START Exercise material
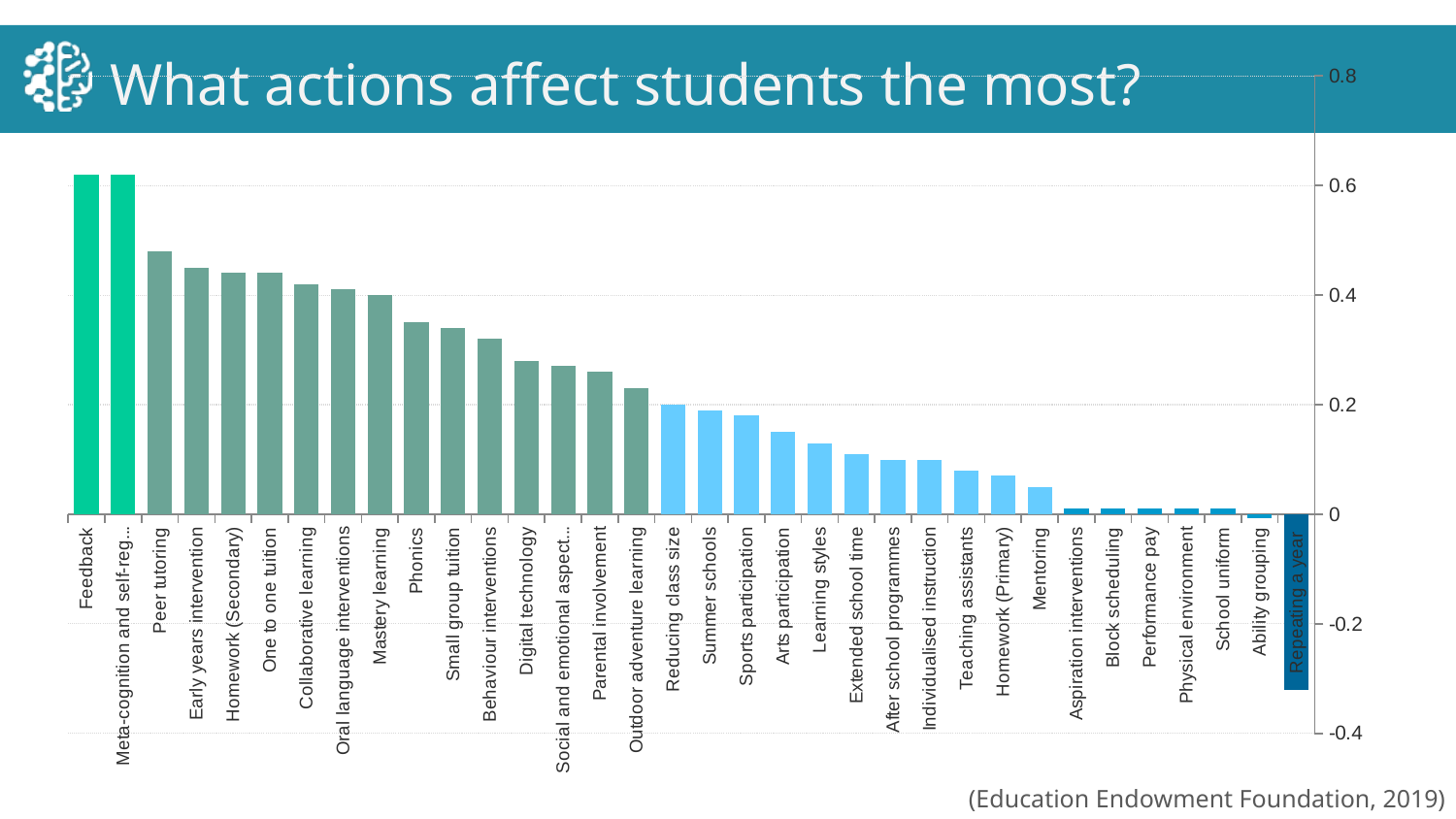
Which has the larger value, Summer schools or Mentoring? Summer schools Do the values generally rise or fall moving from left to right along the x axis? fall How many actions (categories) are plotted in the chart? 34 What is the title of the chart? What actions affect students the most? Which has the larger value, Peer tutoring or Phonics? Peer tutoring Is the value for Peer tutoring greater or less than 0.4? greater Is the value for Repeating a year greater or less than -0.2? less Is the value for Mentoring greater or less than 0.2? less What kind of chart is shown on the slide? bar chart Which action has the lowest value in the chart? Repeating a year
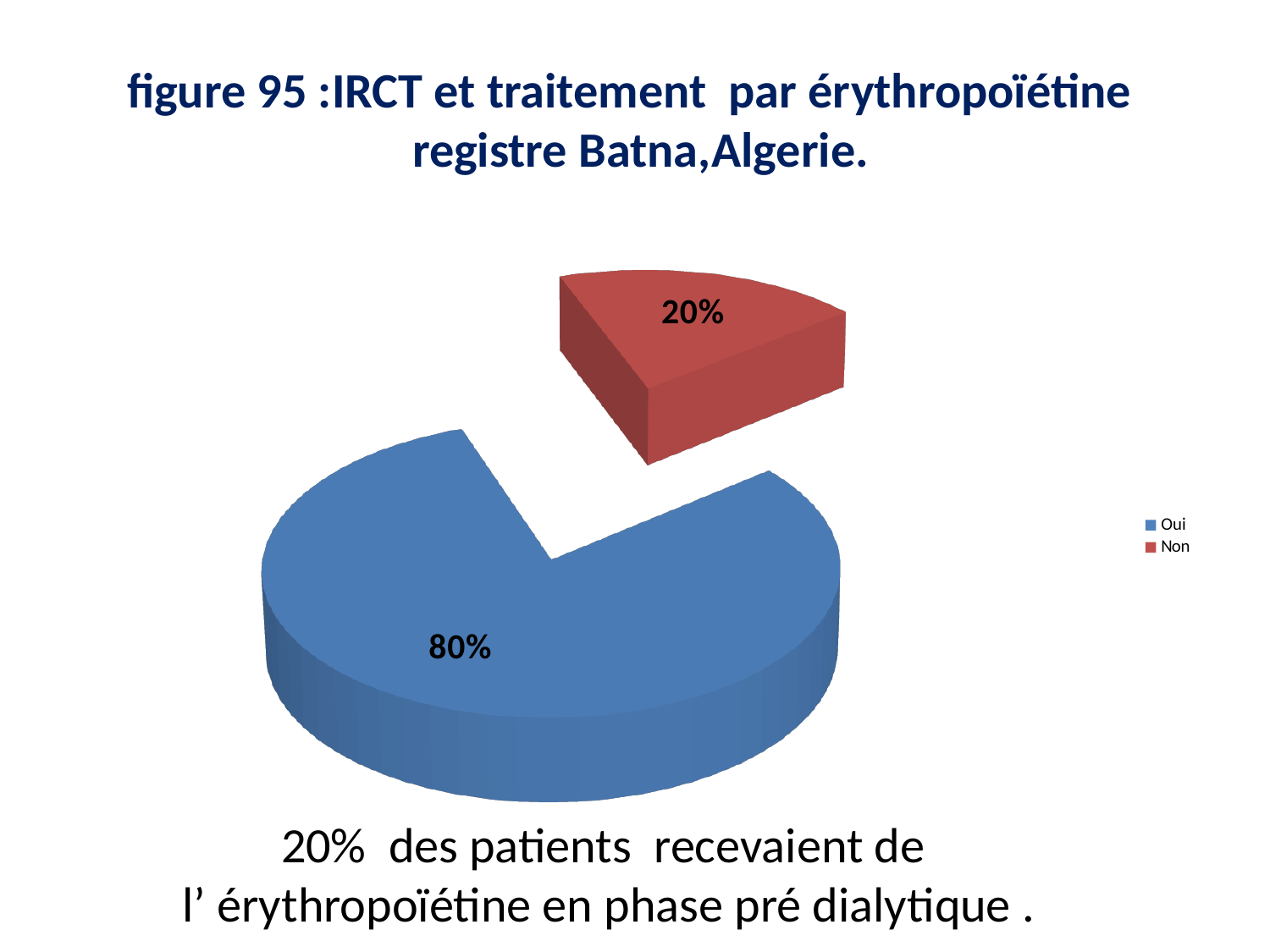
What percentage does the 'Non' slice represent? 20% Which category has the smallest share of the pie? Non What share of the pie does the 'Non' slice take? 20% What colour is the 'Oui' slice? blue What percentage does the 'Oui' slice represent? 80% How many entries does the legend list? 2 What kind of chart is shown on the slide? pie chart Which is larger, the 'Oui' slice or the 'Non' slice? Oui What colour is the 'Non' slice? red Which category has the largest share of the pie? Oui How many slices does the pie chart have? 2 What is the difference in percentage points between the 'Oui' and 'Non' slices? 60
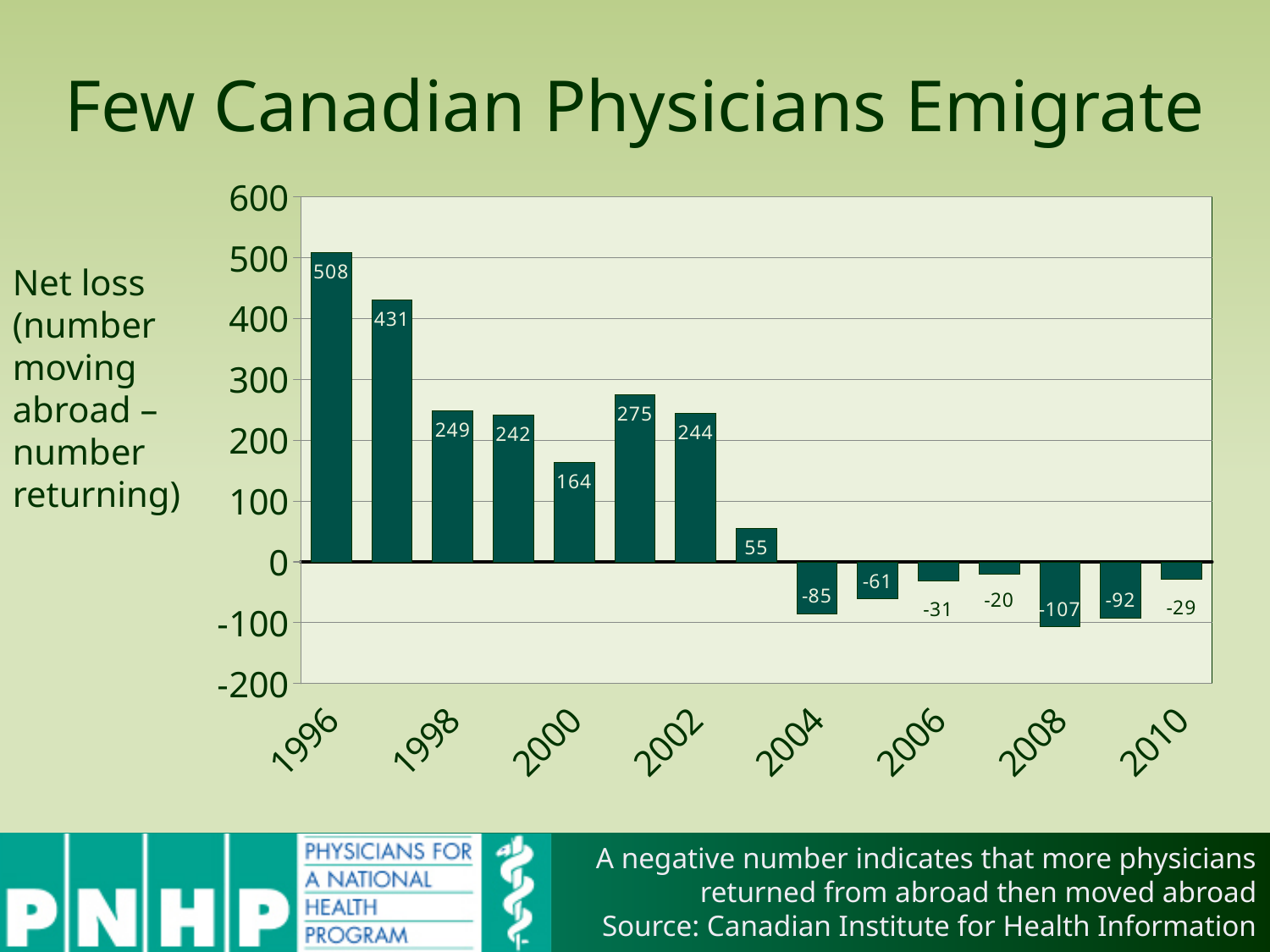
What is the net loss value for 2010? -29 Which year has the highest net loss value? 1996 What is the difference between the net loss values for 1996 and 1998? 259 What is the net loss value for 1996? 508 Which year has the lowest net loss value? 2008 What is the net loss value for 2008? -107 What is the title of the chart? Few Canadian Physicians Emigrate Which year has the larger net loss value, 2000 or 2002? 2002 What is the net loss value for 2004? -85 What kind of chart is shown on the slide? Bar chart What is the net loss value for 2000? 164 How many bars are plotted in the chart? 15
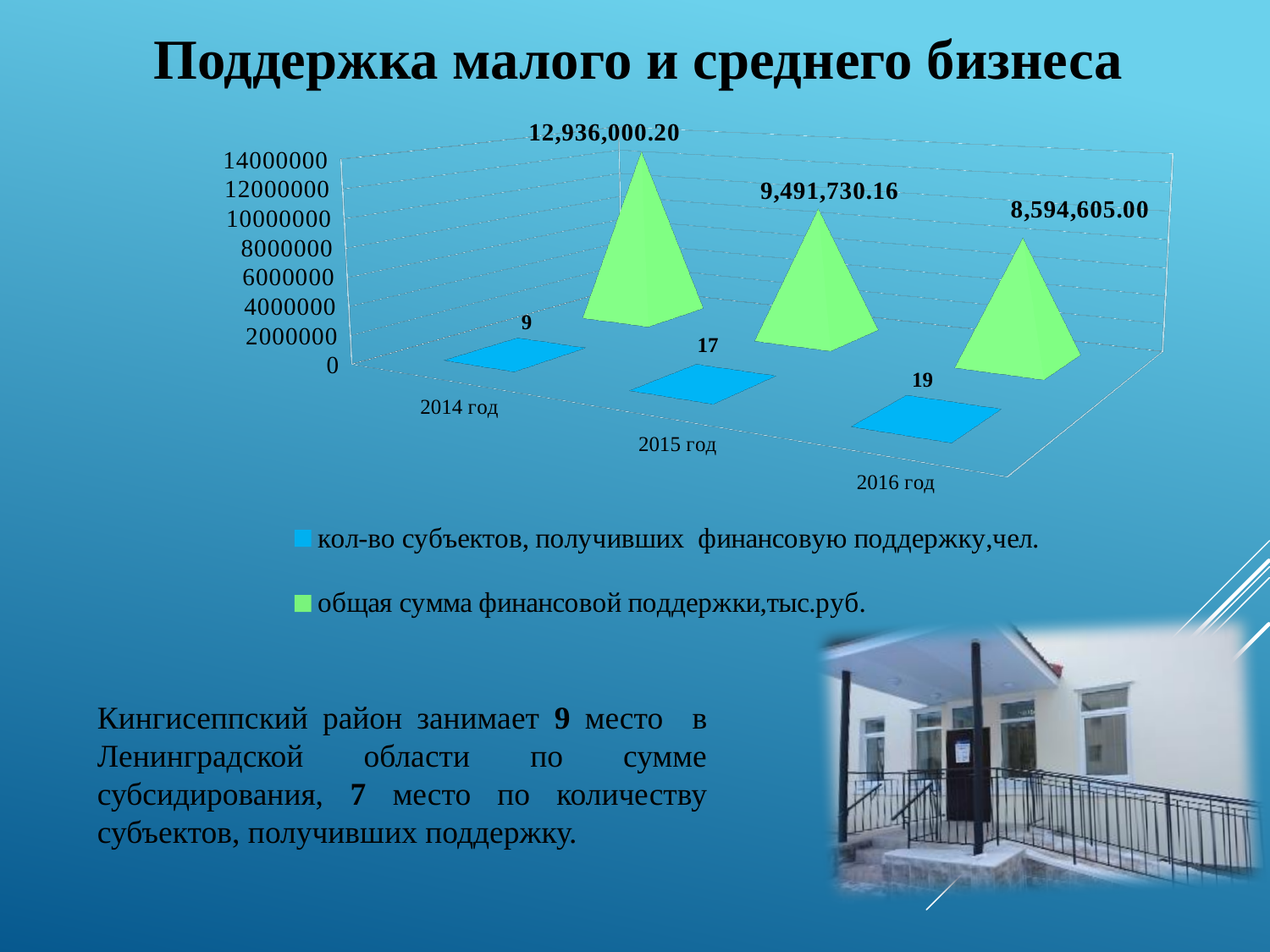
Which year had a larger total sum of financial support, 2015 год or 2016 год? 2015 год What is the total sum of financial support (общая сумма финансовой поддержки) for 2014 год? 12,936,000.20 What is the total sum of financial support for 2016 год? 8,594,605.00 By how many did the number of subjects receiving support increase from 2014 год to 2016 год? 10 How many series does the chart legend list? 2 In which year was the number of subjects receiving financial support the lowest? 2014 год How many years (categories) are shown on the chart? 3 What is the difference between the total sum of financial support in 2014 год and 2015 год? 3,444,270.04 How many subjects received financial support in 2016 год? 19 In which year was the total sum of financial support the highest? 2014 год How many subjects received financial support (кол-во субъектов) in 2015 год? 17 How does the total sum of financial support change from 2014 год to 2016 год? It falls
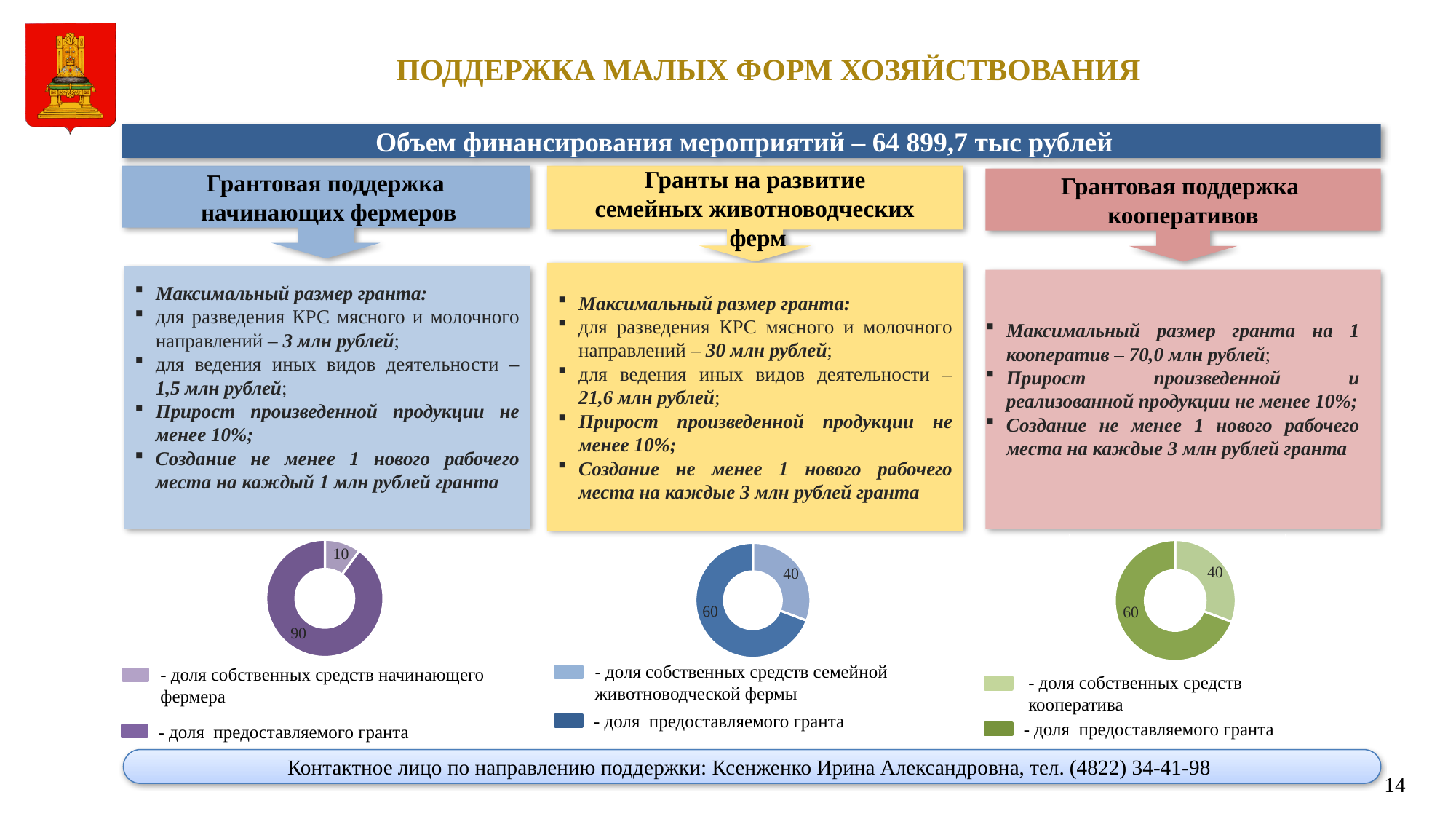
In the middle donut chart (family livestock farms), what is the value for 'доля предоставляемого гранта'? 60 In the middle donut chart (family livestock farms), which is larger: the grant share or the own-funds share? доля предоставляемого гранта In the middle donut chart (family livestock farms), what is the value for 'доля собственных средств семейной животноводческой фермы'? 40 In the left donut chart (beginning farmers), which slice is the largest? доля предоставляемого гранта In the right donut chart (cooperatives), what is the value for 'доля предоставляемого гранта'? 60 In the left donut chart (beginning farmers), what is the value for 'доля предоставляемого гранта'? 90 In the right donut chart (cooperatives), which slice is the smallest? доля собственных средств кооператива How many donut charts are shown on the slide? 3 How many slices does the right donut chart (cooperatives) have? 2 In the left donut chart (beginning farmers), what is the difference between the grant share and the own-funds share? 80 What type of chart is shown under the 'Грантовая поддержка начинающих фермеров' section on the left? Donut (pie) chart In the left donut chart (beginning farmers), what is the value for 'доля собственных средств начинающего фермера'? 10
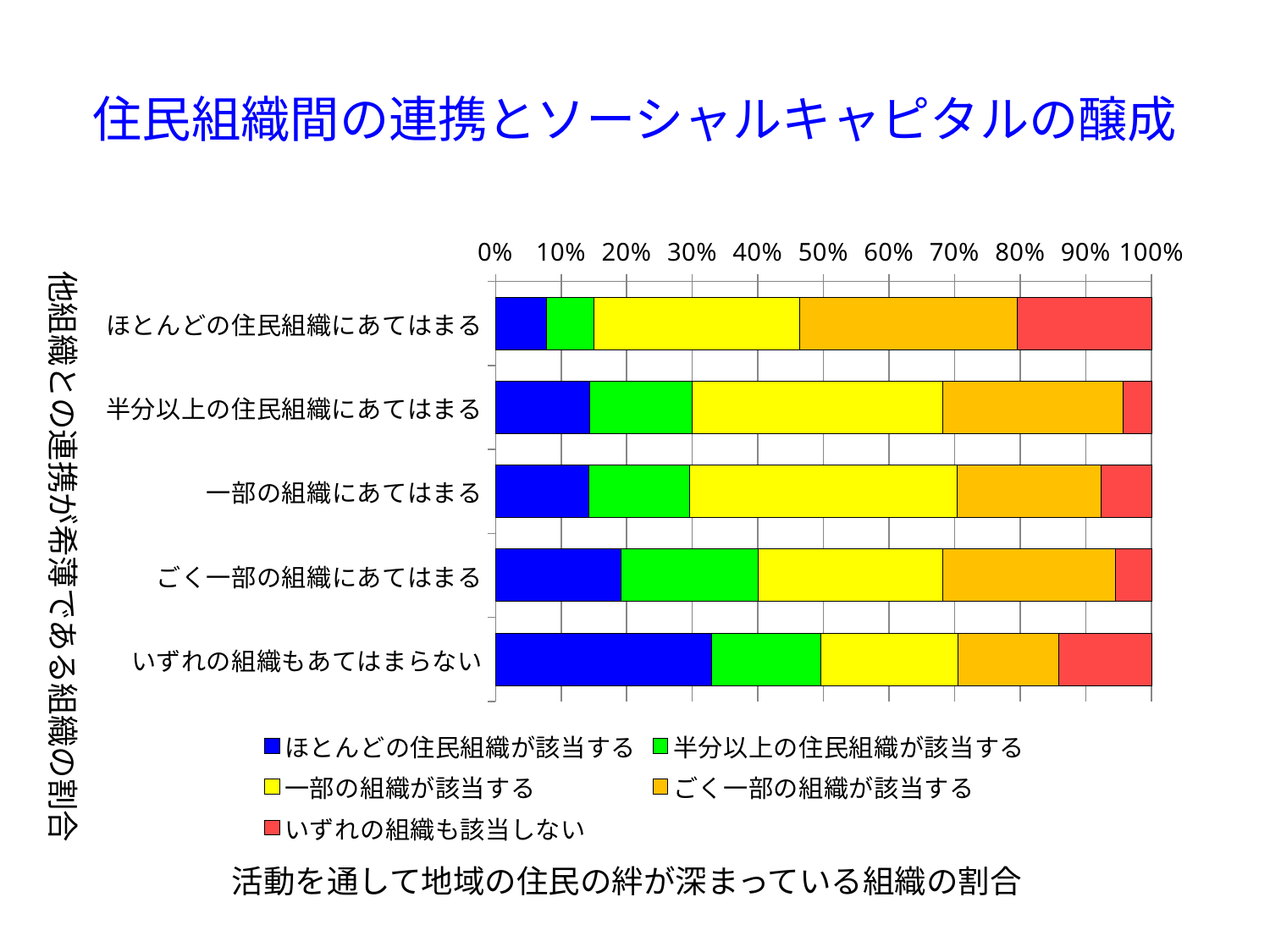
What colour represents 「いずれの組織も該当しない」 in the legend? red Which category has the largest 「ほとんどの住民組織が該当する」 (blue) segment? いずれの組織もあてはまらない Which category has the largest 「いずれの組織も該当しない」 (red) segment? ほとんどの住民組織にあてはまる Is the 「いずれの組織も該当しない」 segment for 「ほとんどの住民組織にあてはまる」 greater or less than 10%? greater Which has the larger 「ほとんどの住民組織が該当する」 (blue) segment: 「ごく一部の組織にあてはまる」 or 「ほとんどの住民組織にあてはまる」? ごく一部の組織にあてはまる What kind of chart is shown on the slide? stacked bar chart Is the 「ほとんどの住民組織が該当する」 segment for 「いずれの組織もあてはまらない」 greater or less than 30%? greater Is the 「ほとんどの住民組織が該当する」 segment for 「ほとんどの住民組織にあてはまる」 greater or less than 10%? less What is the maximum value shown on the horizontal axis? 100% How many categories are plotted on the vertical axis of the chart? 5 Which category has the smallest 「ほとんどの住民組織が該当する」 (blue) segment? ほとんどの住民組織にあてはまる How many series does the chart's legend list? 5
END Exercise material
Aim of the exercise |
Can you reproduce the data word for word, from its start through the line containing "What percentage does the 'Non'", and leave the pictures out?

Response |
Which has the larger value, Summer schools or Mentoring? Summer schools Do the values generally rise or fall moving from left to right along the x axis? fall How many actions (categories) are plotted in the chart? 34 What is the title of the chart? What actions affect students the most? Which has the larger value, Peer tutoring or Phonics? Peer tutoring Is the value for Peer tutoring greater or less than 0.4? greater Is the value for Repeating a year greater or less than -0.2? less Is the value for Mentoring greater or less than 0.2? less What kind of chart is shown on the slide? bar chart Which action has the lowest value in the chart? Repeating a year
What percentage does the 'Non' slice represent? 20% Which category has the smallest share of the pie? Non What share of the pie does the 'Non' slice take? 20% What colour is the 'Oui' slice? blue What percentage does the 'Oui' slice represent? 80% How many entries does the legend list? 2 What kind of chart is shown on the slide? pie chart Which is larger, the 'Oui' slice or the 'Non' slice? Oui What colour is the 'Non' slice? red Which category has the largest share of the pie? Oui How many slices does the pie chart have? 2 What is the difference in percentage points between the 'Oui' and 'Non' slices? 60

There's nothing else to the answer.